2

Say that I have a massive list of dictionaries (2 million dictionaries). I need to essentially do a json.dumps() of each dictionary into a massive string (to put in the body of a request to AWS OpenSearch). So far I have this:

json_data = ''
action = {'index': {}}
for item in data:
    json_data += f'{json.dumps(action)}\n'
    json_data += f'{json.dumps(item)}\n'

where data is the large dictionary. This takes on average between 0.9 and 1 second. Is there a more efficient way to do this?
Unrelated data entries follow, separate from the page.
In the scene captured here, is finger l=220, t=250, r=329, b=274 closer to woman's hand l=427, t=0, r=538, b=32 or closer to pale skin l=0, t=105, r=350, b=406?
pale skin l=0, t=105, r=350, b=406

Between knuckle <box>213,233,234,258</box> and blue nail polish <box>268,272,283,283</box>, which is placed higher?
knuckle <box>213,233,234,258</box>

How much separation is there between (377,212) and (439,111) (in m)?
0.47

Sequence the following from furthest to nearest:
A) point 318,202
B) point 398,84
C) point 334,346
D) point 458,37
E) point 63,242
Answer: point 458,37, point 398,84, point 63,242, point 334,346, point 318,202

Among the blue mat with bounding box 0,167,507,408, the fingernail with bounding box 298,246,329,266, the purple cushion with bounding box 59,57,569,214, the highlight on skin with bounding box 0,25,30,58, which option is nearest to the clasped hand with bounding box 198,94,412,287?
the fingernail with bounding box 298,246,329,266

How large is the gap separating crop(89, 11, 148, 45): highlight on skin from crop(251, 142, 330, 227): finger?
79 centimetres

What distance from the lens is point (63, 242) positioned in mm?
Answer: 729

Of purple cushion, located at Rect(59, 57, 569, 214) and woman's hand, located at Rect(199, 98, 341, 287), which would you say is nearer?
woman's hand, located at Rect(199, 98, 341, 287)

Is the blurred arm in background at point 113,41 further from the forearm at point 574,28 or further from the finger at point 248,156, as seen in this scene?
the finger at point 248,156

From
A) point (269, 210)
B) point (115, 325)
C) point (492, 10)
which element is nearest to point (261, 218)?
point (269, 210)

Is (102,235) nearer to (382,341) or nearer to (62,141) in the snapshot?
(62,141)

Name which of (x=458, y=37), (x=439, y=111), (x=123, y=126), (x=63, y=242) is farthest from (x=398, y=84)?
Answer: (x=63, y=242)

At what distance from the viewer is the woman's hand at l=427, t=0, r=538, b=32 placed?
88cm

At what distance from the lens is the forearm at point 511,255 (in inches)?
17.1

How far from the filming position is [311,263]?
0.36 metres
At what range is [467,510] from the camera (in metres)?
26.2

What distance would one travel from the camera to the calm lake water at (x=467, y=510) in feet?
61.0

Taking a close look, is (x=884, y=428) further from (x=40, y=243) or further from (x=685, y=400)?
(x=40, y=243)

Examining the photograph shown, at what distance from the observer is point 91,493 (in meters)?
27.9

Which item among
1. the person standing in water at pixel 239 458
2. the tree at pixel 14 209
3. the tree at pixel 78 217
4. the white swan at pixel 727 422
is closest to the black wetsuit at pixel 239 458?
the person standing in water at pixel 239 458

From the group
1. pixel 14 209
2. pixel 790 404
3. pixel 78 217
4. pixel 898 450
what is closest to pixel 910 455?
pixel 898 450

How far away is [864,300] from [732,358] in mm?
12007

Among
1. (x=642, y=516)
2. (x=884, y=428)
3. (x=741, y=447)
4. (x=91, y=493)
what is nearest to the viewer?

Other SO questions conclude that if this was a simple string addition that has to be done once, doing c = a + b is the fastest way, however, I have to keep appending to what in this case would be c. I have to repeat this operation many times, so speeding this up would be immensely helpful. Is there a way to speed up this function, and if so, what would those optimizations look like?

BrokenBenchmark
  • 18,126
  • 7
  • 21
  • 33
rodrigocf
  • 1,951
  • 13
  • 39
  • 62
  • Why not join the dictionaries then dump them? – MSH Jun 20 '22 at 15:24
  • 1
    `Thoughts?` → 1. If you already using python, just use `opensearchpy` library and try bulk imports into opensearch without converting to JSON-like string. 2. Is opensearch accepting 2 million record payloads? What is size of whole data? 3. multiprocessing library may be used to speed up data creation process – rzlvmp Jun 20 '22 at 15:39
  • Please clarify... How many items in *data* are you currently able to process in under 1 second ? – DarkKnight Jun 20 '22 at 15:43
  • @rzlvmp 1. Good call will give this a try 2. Lol, yes, each iteration is 2MM records, but the real data size is about 600MM records 3. Yes, i'm already doing threads of 2MM records of the 600MM records, I am still experimenting different thread counts and payload sizes – rodrigocf Jun 20 '22 at 15:46
  • @AlbertWinestein `data` is a list of 2MM dictionaries, which are processed in one second – rodrigocf Jun 20 '22 at 15:47
  • @rodrigocf I have constructed a list (*data*) with 2 millions small dictionaries. I have executed the code I showed in my answer. It takes 3.6 seconds. I'm running on a 3GHz 10-core Xeon. I'd be very interested to know what hardware you're using to achieve sub-second with a *data* list of that magnitude - especially with your woefully inefficient code – DarkKnight Jun 20 '22 at 15:52
  • @AlbertWinestein I'm running this on AWS Glue nodes: G.2X - 32 GB memory, 8vCPUs, 128 GB of EBS, which is probably why it is so fast. – rodrigocf Jun 20 '22 at 15:59

2 Answers2

3

Repeated string concatenation is slow. A better approach would be to build up a list of strings, and then join them at the end. I don't have access to your data, so I can't test this, but you'd be going for something along the lines of:

json_data = []
action = {'index': {}}
for item in data:
    json_data.append(action)
    json_data.append(item)
result = '\n'.join([json.dumps(blob) for blob in json_data])
BrokenBenchmark
  • 18,126
  • 7
  • 21
  • 33
0

Variation...

import json
json_data = []
action = json.dumps({'index': {}}) # dumps is only called on this once
for item in data:
    # json_data will be a list of strings
    json_data.append(action)
    json_data.append(json.dumps(item))
result = '\n'.join(json_data)
DarkKnight
  • 19,739
  • 3
  • 6
  • 22